TO BE DONE:
Put every line of the listing below into a JSON list of strings, one string per line. Leave out the blank lines.

Records from a dataset
— Start —
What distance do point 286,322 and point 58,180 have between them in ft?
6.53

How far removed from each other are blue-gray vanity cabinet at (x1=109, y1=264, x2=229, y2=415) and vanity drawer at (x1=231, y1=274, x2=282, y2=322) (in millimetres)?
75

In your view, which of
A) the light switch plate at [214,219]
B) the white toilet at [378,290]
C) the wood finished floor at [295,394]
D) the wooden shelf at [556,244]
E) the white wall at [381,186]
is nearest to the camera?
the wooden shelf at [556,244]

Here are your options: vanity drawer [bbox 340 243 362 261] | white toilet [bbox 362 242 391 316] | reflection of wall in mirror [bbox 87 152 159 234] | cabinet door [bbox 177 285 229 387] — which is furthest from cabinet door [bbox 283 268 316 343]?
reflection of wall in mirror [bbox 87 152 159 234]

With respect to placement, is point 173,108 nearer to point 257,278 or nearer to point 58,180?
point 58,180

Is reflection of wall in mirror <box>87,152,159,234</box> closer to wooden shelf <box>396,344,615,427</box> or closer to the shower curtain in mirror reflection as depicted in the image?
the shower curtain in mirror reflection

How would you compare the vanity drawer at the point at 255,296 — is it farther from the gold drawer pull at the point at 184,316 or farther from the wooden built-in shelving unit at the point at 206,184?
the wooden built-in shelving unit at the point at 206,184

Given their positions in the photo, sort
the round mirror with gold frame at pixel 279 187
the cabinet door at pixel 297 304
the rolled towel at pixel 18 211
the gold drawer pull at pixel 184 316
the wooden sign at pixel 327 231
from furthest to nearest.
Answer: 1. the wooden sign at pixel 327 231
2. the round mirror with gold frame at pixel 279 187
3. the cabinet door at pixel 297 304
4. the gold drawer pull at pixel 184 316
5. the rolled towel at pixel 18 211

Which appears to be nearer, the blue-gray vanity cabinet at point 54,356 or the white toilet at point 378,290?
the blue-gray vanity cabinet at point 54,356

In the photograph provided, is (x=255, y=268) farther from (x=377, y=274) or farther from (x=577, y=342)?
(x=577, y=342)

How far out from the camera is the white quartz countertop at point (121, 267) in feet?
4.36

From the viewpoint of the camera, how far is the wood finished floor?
— End —
THE RESULT:
[
  "What distance do point 286,322 and point 58,180 have between them in ft?",
  "6.53",
  "How far removed from each other are blue-gray vanity cabinet at (x1=109, y1=264, x2=229, y2=415) and vanity drawer at (x1=231, y1=274, x2=282, y2=322) (in millimetres)?",
  "75",
  "In your view, which of",
  "A) the light switch plate at [214,219]",
  "B) the white toilet at [378,290]",
  "C) the wood finished floor at [295,394]",
  "D) the wooden shelf at [556,244]",
  "E) the white wall at [381,186]",
  "is nearest to the camera?",
  "the wooden shelf at [556,244]",
  "Here are your options: vanity drawer [bbox 340 243 362 261] | white toilet [bbox 362 242 391 316] | reflection of wall in mirror [bbox 87 152 159 234] | cabinet door [bbox 177 285 229 387] — which is furthest from cabinet door [bbox 283 268 316 343]?",
  "reflection of wall in mirror [bbox 87 152 159 234]",
  "With respect to placement, is point 173,108 nearer to point 257,278 or nearer to point 58,180?",
  "point 58,180",
  "Is reflection of wall in mirror <box>87,152,159,234</box> closer to wooden shelf <box>396,344,615,427</box> or closer to the shower curtain in mirror reflection as depicted in the image?",
  "the shower curtain in mirror reflection",
  "How would you compare the vanity drawer at the point at 255,296 — is it farther from the gold drawer pull at the point at 184,316 or farther from the wooden built-in shelving unit at the point at 206,184?",
  "the wooden built-in shelving unit at the point at 206,184",
  "Given their positions in the photo, sort",
  "the round mirror with gold frame at pixel 279 187",
  "the cabinet door at pixel 297 304",
  "the rolled towel at pixel 18 211",
  "the gold drawer pull at pixel 184 316",
  "the wooden sign at pixel 327 231",
  "from furthest to nearest.",
  "Answer: 1. the wooden sign at pixel 327 231",
  "2. the round mirror with gold frame at pixel 279 187",
  "3. the cabinet door at pixel 297 304",
  "4. the gold drawer pull at pixel 184 316",
  "5. the rolled towel at pixel 18 211",
  "Which appears to be nearer, the blue-gray vanity cabinet at point 54,356 or the white toilet at point 378,290?",
  "the blue-gray vanity cabinet at point 54,356",
  "In the photograph provided, is (x=255, y=268) farther from (x=377, y=274) or farther from (x=577, y=342)?",
  "(x=577, y=342)",
  "How far out from the camera is the white quartz countertop at point (121, 267) in feet?",
  "4.36",
  "From the viewpoint of the camera, how far is the wood finished floor?"
]